Activation of the Hh pathway has also been demonstrated in sporadic BCC, with 90% of the tumours bearing inactivating mutations of PATCH and 10% activation of SMO (21). These mutations are most often UV-induced: C>T transitions at dipyrimidines sites or even more specific CC>TT tandem mutations.

Inactivating the Hh pathway has been a major therapeutic goal for difficult-to-treat lesions and 2 oral-targeted therapies (hedgehog inhibitors or HhI) are currently available: vismodegib and sonidegib (1).

If the occurrence of mutations in the Hh pathway is considered to be the driver event toward formation of BCC, secondary drivers have been found in cancer genes, such as MYCN, PPPC, SK19, LATS1, ERBB2, PIK23C, N-RAS, K-RAS, H-RAS, PTPN14, RB1, and FBX7 (22). Other pathways that increase the transcription factor of GLI include a recently described loss-of-function mutation in SUFU in sporadic BCC and a variety of non-canonical hedgehog signalling pathways (the mammalian target of rapamycin (mTOR), insulin-like growth factor (IGF)–PI3K–AKT, epidermal growth factor receptor (EGFR)–MEK–ERK, and Hippo pathways) that are independent of ligand–PTCH1 binding and SMO activation (23).

The impact of these other mutations on the histopatho-logical characteristics and evolution of BCC or their response to systemic treatment is unknown.

Other genetic diseases can predispose patients to the formation of BC: XP due to germline mutations in DNA repair genes (24), which predispose to multiple skin tumours, including BCC, but also melanoma and squamous cell carcinoma (SCC), at an early age, as well as the Bazex-Dupre-Christol syndrome, and dominant X-linked cancer-prone genodermatosis, in which recent studies have reported mutations in the ACTRT1 gene and its enhancer, leading to activation of the Hh pathway in certain families (25).


BCC very rarely metastasizes; it estimated incidence of metastasis is 0.0028–0.55% (1). A recent review of published cases showed that median survival in case of distant metastases was 24 months, and 36.2% of those had systemic chemotherapies. Regional metastasis were shown to have a median survival of 87 months (26).

The major issues with BCC are local destruction and recurrence. Mortality is low. Risk of recurrence is influenced by the location of the tumour (H zone of the face), the histological subtype, perineural invasion, immunosuppression and prior recurrences. Severe forms of BCC are heterogeneous and rare. A retrospective study from the USA reported that the severe form of BCC accounted for approximately 0.8% of all cases of BCC (27), while another reported 10/100,000 persons (28). No TNM classification is available and a grading method to classify these difficult-to-treat BCC is currently being developed by the EADO group. These advanced tumours are often not measurable by Response Evaluation Criteria of Solid Tumors (RECIST criteria) and can destroy large anatomical surfaces without affecting survival (1).
------------------------------------------------------------------------
DESCRIPTION OF THE TASK: Write the next part of the basal cell carcinoma passage above, picking up right after its final sentence.

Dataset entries
------------------------------------------------------------------------
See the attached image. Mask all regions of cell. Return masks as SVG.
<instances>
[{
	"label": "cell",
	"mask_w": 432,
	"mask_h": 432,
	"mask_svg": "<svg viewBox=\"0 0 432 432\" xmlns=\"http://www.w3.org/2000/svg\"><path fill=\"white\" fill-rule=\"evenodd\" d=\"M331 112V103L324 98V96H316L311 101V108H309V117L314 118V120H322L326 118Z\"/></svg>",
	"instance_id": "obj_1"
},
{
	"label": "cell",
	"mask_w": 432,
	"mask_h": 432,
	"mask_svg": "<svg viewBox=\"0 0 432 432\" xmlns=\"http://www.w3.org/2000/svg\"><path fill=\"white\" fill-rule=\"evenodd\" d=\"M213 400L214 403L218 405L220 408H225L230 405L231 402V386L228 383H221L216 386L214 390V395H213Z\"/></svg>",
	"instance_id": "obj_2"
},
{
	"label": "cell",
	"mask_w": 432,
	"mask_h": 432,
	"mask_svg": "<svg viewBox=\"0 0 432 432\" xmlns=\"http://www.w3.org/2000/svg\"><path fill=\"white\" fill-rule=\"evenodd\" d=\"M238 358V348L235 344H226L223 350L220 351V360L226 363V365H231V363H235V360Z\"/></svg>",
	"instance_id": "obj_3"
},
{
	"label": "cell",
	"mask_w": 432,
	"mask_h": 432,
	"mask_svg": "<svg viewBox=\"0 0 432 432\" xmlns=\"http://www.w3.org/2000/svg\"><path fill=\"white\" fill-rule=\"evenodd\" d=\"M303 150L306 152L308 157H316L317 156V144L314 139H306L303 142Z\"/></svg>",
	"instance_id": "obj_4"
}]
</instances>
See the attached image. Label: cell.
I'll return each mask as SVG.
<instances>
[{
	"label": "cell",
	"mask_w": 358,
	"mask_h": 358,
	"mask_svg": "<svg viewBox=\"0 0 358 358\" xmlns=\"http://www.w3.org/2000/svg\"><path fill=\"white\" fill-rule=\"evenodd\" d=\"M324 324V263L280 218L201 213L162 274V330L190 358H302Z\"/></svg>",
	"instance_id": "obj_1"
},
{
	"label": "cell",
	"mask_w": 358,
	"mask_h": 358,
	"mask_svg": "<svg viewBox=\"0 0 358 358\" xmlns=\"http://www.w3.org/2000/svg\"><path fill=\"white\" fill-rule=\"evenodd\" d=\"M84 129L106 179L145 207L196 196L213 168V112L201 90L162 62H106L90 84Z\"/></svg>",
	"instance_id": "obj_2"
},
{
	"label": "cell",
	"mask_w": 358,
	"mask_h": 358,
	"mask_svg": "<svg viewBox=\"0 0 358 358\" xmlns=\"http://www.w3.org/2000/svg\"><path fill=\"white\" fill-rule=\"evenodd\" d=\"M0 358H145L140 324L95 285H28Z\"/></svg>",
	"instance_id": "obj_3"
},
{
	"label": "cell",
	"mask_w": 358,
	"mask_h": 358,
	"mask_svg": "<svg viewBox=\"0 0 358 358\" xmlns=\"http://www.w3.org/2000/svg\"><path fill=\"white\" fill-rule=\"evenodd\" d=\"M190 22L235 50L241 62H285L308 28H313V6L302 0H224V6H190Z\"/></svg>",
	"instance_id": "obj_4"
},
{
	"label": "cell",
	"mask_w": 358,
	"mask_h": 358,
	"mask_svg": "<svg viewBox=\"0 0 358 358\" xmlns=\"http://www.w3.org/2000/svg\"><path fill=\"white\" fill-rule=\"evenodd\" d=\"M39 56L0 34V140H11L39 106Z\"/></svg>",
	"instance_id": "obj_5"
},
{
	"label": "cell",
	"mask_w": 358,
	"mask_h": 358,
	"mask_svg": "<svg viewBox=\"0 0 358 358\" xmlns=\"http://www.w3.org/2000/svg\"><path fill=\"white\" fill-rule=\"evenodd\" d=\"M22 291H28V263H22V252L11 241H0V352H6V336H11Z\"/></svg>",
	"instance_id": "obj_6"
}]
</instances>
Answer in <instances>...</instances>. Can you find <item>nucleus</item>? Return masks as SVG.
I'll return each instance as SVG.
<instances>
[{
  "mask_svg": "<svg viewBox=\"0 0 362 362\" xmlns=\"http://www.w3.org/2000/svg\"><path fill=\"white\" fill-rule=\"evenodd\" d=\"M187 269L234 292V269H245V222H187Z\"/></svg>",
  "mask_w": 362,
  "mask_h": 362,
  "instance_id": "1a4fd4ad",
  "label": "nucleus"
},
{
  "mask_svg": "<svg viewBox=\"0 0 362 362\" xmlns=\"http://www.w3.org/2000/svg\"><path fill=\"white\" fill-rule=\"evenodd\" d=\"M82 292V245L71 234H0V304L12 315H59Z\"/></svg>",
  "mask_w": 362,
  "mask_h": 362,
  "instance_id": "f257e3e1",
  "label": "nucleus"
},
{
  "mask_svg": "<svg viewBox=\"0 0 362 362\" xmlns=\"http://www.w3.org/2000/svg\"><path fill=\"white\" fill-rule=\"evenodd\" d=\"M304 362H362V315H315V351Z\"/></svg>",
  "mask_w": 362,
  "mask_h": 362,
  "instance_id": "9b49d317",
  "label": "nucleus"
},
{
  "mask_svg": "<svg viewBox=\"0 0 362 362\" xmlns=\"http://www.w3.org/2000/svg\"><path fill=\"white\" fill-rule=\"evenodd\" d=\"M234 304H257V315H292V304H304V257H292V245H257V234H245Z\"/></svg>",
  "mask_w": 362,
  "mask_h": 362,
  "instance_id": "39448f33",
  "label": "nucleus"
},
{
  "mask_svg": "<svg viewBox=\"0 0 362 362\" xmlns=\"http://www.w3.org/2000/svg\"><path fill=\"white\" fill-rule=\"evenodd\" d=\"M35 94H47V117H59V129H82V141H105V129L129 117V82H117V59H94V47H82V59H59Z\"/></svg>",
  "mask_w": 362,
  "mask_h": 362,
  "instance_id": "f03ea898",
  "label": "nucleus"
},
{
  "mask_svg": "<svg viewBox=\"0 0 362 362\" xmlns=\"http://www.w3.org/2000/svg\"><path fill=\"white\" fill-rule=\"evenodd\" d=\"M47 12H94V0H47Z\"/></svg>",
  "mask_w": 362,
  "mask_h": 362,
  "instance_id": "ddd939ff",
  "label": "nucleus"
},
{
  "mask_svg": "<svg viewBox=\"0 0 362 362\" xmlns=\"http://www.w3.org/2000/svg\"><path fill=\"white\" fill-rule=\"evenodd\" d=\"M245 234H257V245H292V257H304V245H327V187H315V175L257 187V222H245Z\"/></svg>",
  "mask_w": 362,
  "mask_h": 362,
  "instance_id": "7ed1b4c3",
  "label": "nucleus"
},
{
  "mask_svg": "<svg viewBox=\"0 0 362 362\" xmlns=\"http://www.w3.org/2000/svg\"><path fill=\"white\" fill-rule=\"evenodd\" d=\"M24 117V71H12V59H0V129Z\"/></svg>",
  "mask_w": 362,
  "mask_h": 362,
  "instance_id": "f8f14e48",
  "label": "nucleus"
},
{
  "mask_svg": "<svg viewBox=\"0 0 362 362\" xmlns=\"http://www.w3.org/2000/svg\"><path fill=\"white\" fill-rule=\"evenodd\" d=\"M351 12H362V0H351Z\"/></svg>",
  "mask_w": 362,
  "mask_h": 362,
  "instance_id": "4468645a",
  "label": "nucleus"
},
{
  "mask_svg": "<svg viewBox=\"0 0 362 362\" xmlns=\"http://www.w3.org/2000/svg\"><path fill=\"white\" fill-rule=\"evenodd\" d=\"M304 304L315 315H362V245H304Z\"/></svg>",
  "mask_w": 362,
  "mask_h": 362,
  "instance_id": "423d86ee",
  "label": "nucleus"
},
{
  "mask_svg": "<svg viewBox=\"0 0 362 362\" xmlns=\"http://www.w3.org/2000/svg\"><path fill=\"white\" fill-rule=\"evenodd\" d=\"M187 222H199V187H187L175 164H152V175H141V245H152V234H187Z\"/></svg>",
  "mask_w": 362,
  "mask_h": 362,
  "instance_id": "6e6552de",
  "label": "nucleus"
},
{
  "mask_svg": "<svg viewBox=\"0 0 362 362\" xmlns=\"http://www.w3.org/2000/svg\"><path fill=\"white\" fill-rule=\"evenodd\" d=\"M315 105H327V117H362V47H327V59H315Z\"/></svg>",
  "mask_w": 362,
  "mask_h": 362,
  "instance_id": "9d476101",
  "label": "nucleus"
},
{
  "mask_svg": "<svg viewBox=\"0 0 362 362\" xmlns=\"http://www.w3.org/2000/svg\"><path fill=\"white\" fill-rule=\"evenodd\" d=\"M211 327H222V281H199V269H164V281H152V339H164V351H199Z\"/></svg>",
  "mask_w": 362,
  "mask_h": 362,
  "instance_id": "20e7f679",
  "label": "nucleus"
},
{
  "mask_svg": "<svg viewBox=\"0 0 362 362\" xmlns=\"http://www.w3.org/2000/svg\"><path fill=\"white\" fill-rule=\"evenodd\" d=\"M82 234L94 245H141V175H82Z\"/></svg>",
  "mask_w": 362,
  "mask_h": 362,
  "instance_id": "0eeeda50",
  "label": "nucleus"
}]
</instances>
------------------------------------------------------------------------
RESULT:
Surgery is the standard treatment for the majority of BCC (Fig. 3). Standard excision (SE) or micrographic surgery (Mohs) can be used according to the characteristics of the tumour (size, location, previous recurrences, histology) and the skills of the surgeon. Mohs is reserved for high-risk tumours, in recurrent BCC or BCC in critical anatomical sites. A prospective randomized trial comparing SE and Mohs showed a 10-year cumulative probability of recurrence for primary BCC of 12.2% for SE and 4.4% for Mohs and for recurrent BCCs of 13.5 for SE and 3.9% for Mohs (29).

Fig. 3. Schematic landscape of treatment options for basal cell carcinoma (BCC).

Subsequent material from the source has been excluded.